Bilincin Zor Sorununa Karşı bir Nörofenomenoloji Savunusu
Özet
The hard problem of consciousness is one of the most fundamental problems of the philosophy of mind. The problem, introduced by David Chalmers reformulates René Descartes' mind-body problem from within a physicalist paradigm and addresses the epistemological and ontological challenges faced by the physicalist paradigm, which attempts to reduce conscious experience to a physical and functional structure. While there are different theoretical and methodological approaches addressing this problem, from a broad perspective, monist theories usually attempt to give an eliminative and reductionist explanation of consciousness, while dualist theories accepting the reality and irreducibility of consciousness, are mostly silent about the methodological implications of this irreducibility.
The enactive approach, which has emerged as a new paradigm in cognitive sciences, offers a conception of embodied consciousness as an alternative to the "brain-centered" approaches in cognitive sciences, while simultaneously problematizing the presuppositions that give rise to the hard problem of consciousness and endeavoring to undermine this problem. The enactive approach, which establishes the possession of an embodied autonomous organization as a criterion for being a living being, affirms the indispensability of experiential structures for the emergence and sustenance of this organization. These structures cannot be regarded independently from it; rather, they can only be elucidated through a phenomenological comprehension. The hard problem of consciousness is reformulated as the body-body problem, in which there is no ontological gap, as a result of this conception called by Evan Thompson called “the life-mind contunuity”.

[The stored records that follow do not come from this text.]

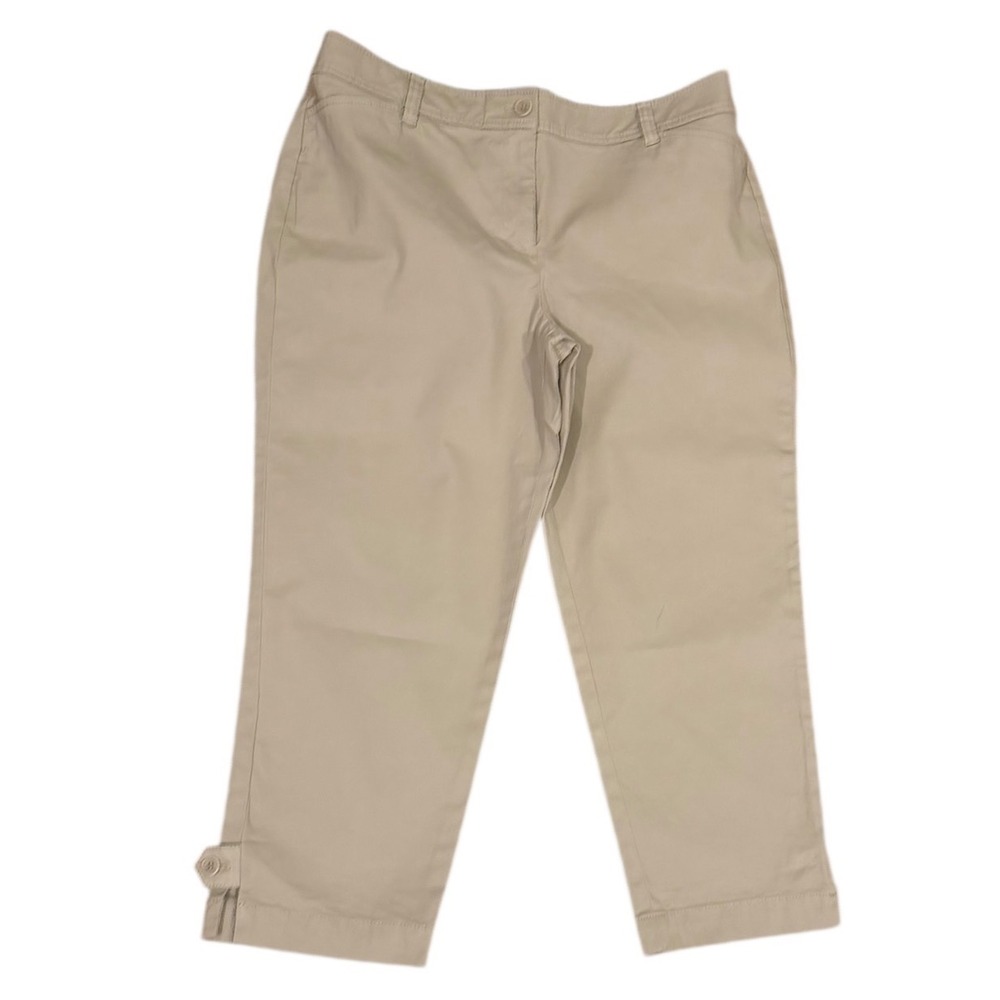 Talbots Perfect Crop Pant Khaki Women's Size 10P Button Detail Cropped Trousers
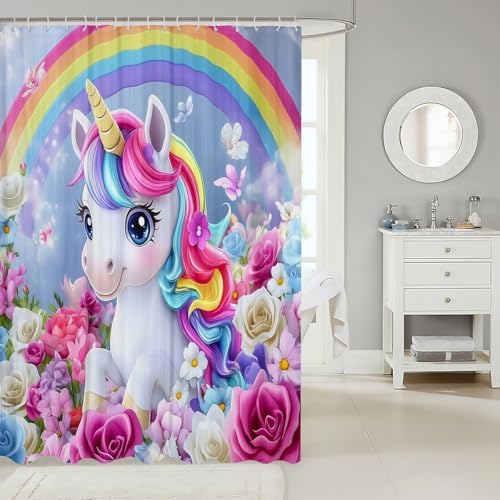Feelyou Rainbow Unicorn Shower Curtain Set 1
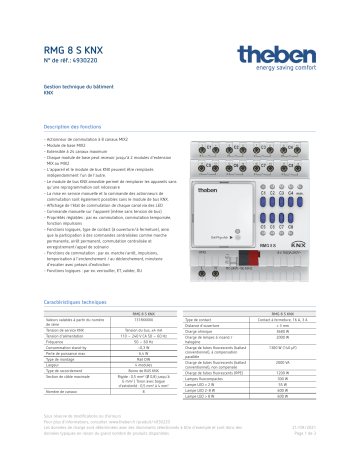 THEBEN RMG 8 S KNX Fiche technique | Fixfr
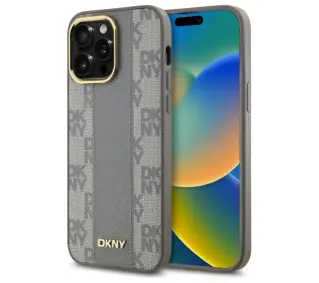 DKNY Leather Checkered Mono Pattern MagSafe do iPhone 14 Pro Max Beżowy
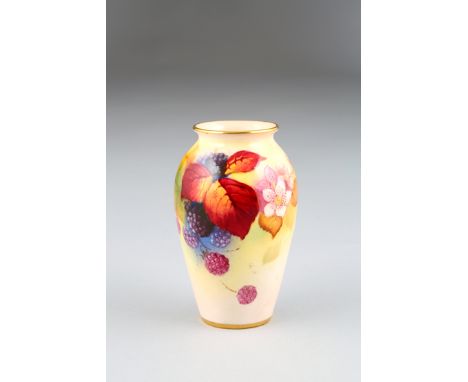Royal Worcester vase of baluster form, hand painted with brambles signed K. Blake, date coded 1937, vase 106mm high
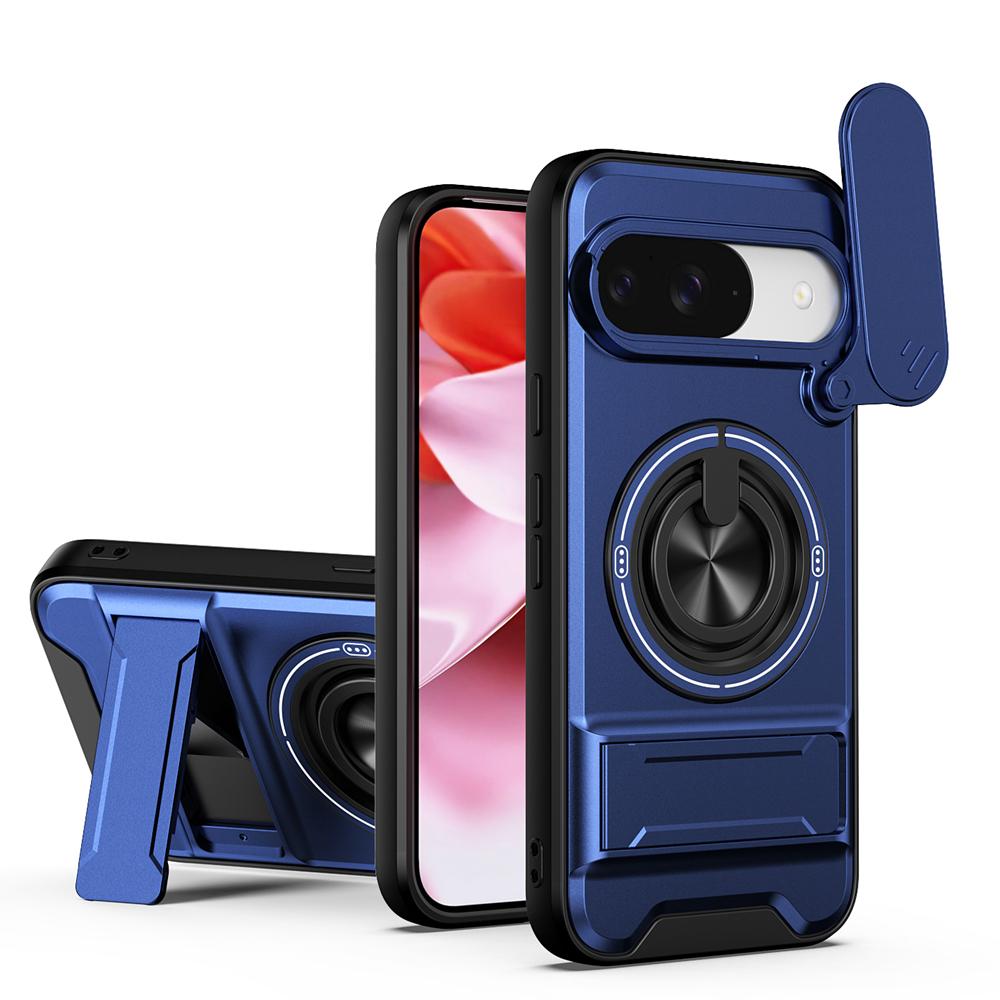 KEYSION Magnetic Phone Case for Google Pixel 9 10 Pro XL 10 9 Pro Slide Camera Protection Upright Stand 360°Ring Shockproof Cover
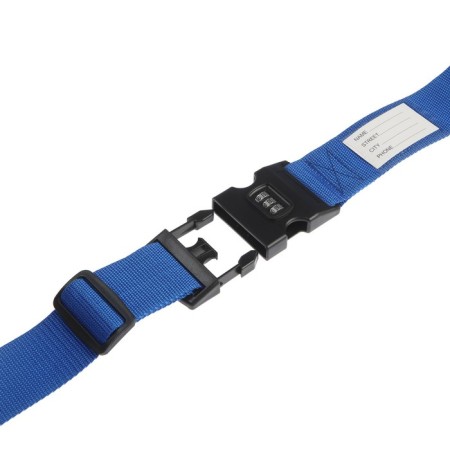 A belt for a suitcase or bags with a tundra code lock, blue color-3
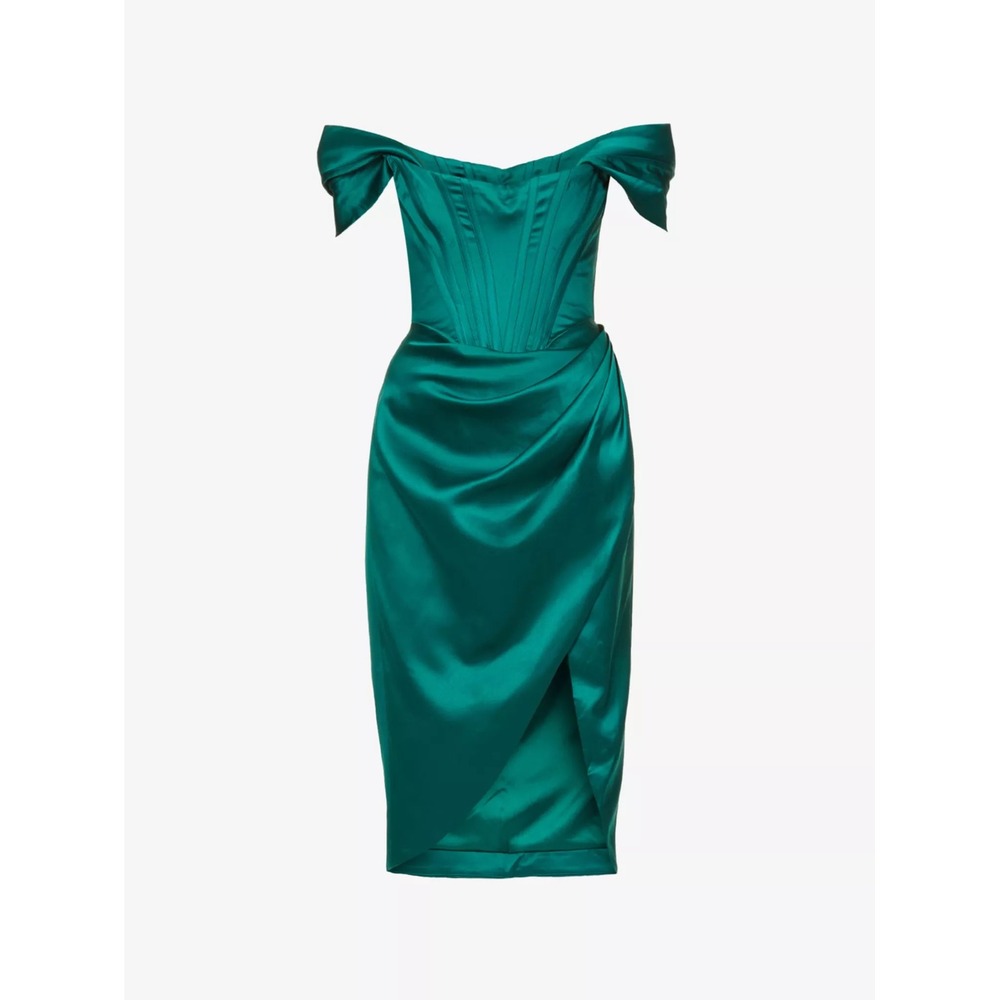 House of CB Loretta Emerald Green Satin Corset Off Shoulder Midi Dress S - Picture 5 of 14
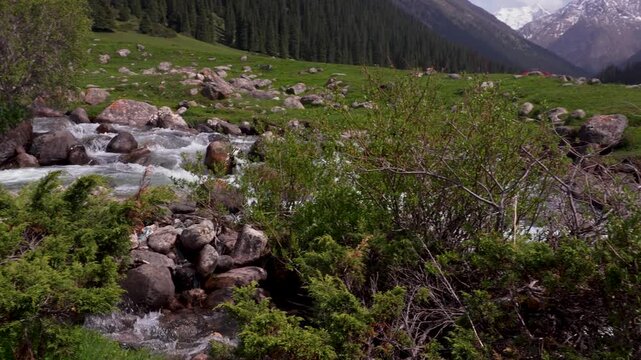 Kyrgyzstan iconic landscape. Beautiful landscape with serene flowing mountain rive in Altyn Arashan valley. Karakol, Kyrgyzstan.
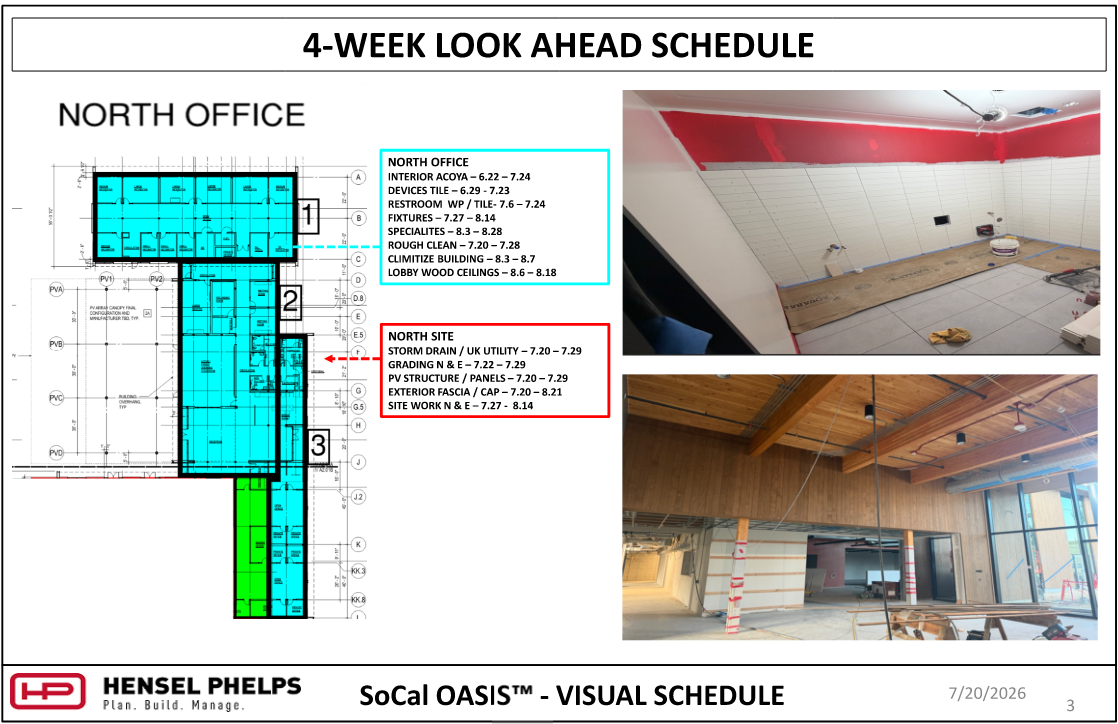 Slide 3 of the Hensel Phelps visual schedule (July 20, 2026) highlights upcoming tasks for the "North Office" and "North Site" zones of the SoCal OASIS™ project. It pairs a color-coded floor plan and schedule callouts—covering interior finishes, tiling, fixture installation, site grading, storm drains, and PV panel setup through mid-August—with photos of a tiled room featuring a red accent wall and a lobby with exposed timber ceiling beams.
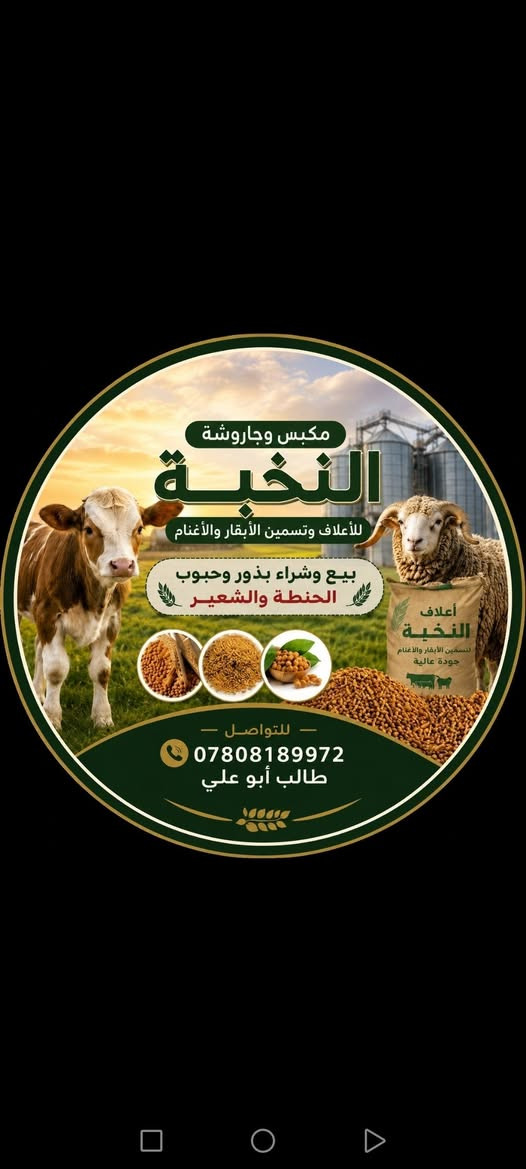 بسم الله الرحمن الرحيم
معمل أعلاف النخبة بلت بروتين لتسمين الأبقار والاغنام غذاء متكامل ومجموعة فيتأمينات لكل ماتحتاجه الماشيه . موقعنا صلاح الدين قضاء بلد مجاور مشتل حسين الخيّر للاتصال      ***********
 #اعلاف #العراق
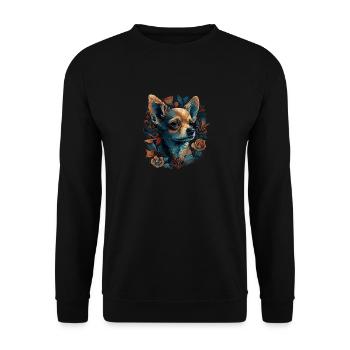 Chihuahua | Colorful Art Dog Puppy - Unisex Sweatshirt - black - Front - Alina (178cm) & Michal (187cm)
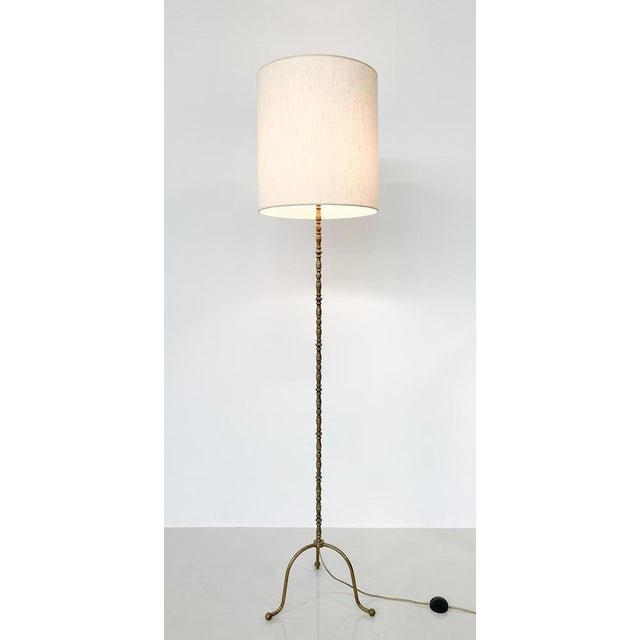 Mid-Century Modern Brass Floor Lamp, c.1940s. Up to 250V (Europe/UK Standard).The wiring of this item may be original and...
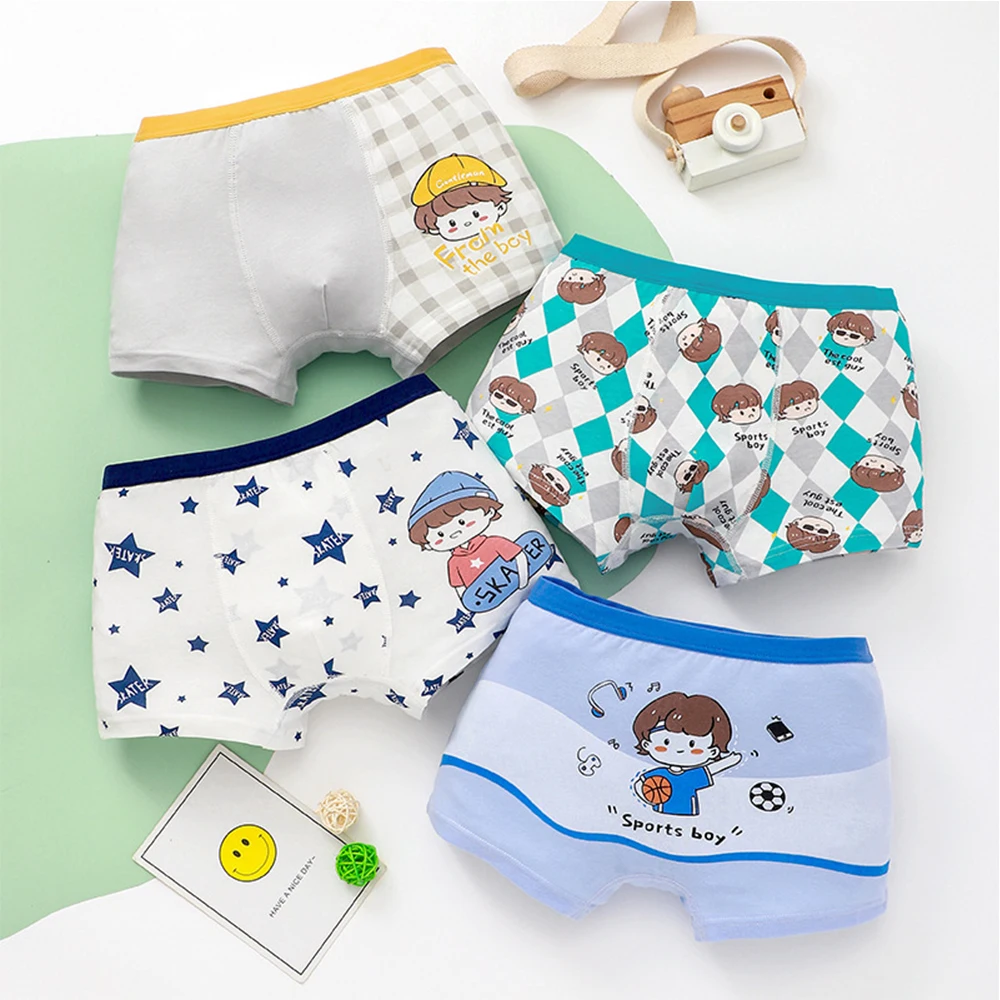 

4pcs/lot Boys' Briefs Cotton Underwear Cartoon Shorts Football Skateboard Panties Children's Innerwear Panti Boxers for Boys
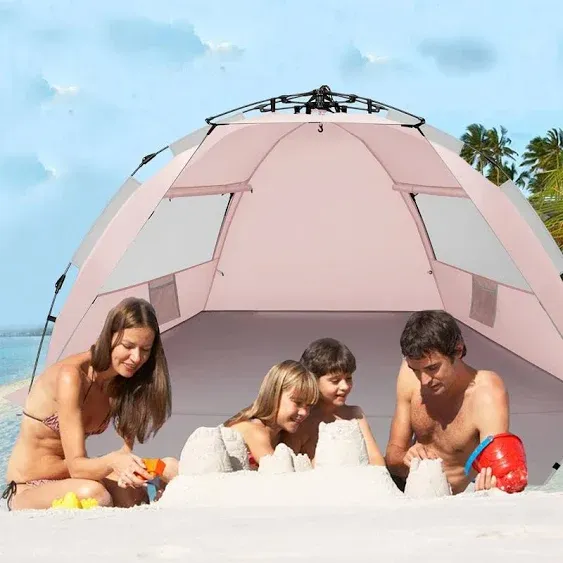 Oileus X-Large 4 Person Portable Sun Shade Beach Tent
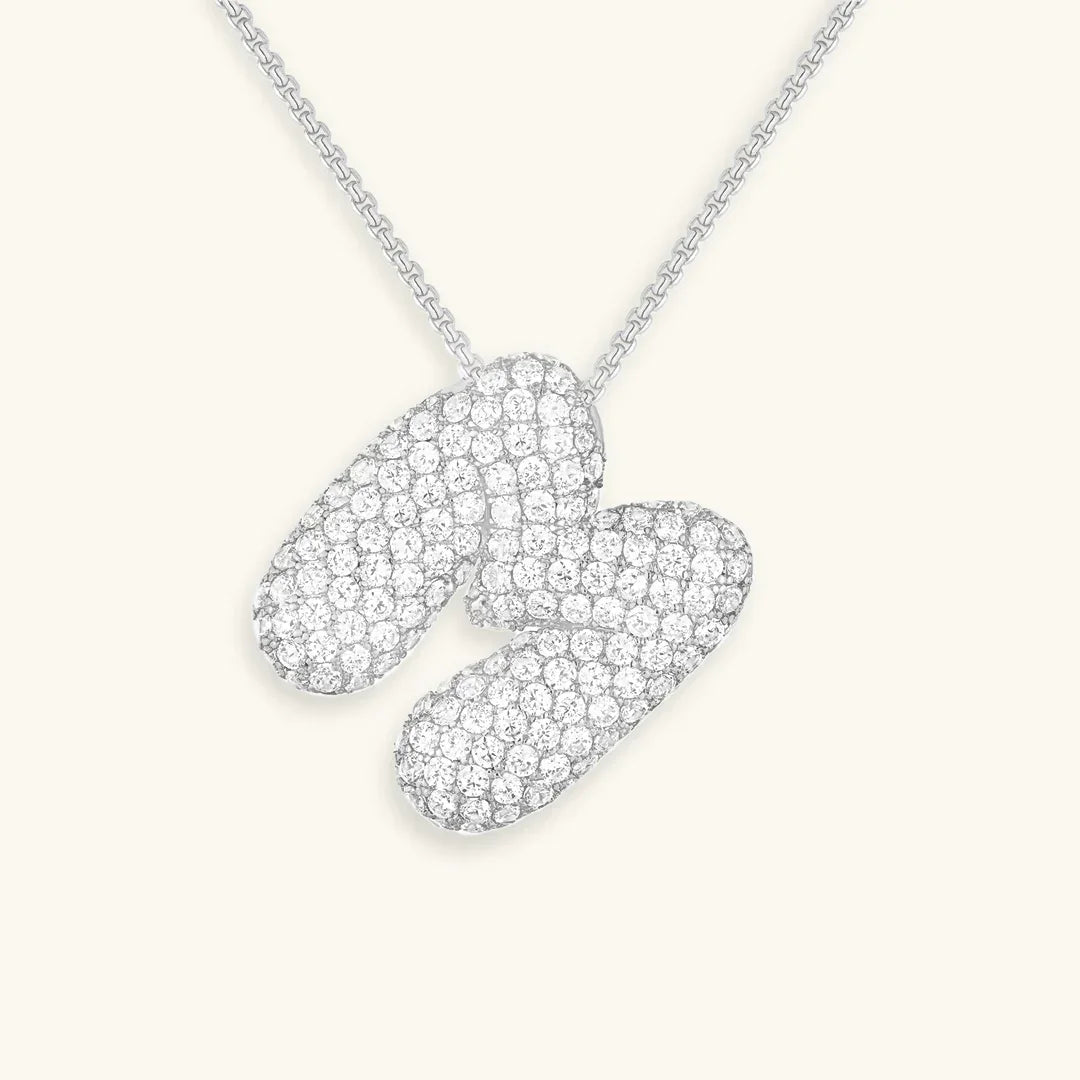 Initial Bubble Diamond Necklace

Francisco Varela implicitly indicates a continuity between neurophenomenology and the alternative conception of embodied consciousness proposed by the enactive approach through the notion of "remedy" he emphasizes in his proposal of the methodological remedy that neurophenomenology offers for the hard problem of consciousness, which constitutes the research topic of this dissertation. The preceding analysis indicates that the integration of neuroscience and phenomenology, as exemplified by the reciprocal constraints posited by neurophenomenology in response to the hard problem of consciousness, is not designed to bridge between the two fields with the aim of closing the ontological gap between conscious experience and its physical grounding as proposed by Chalmers. Rather, it is a methodologically inevitable consequence of the enactive approach's conception of embodied consciousness. While the conception of embodied consciousness situated at the center of neurophenomenology does not elevate it to the status of an unproblematic methodology, it does allow it to preserve and maintain its structure within the context of its initial objectives.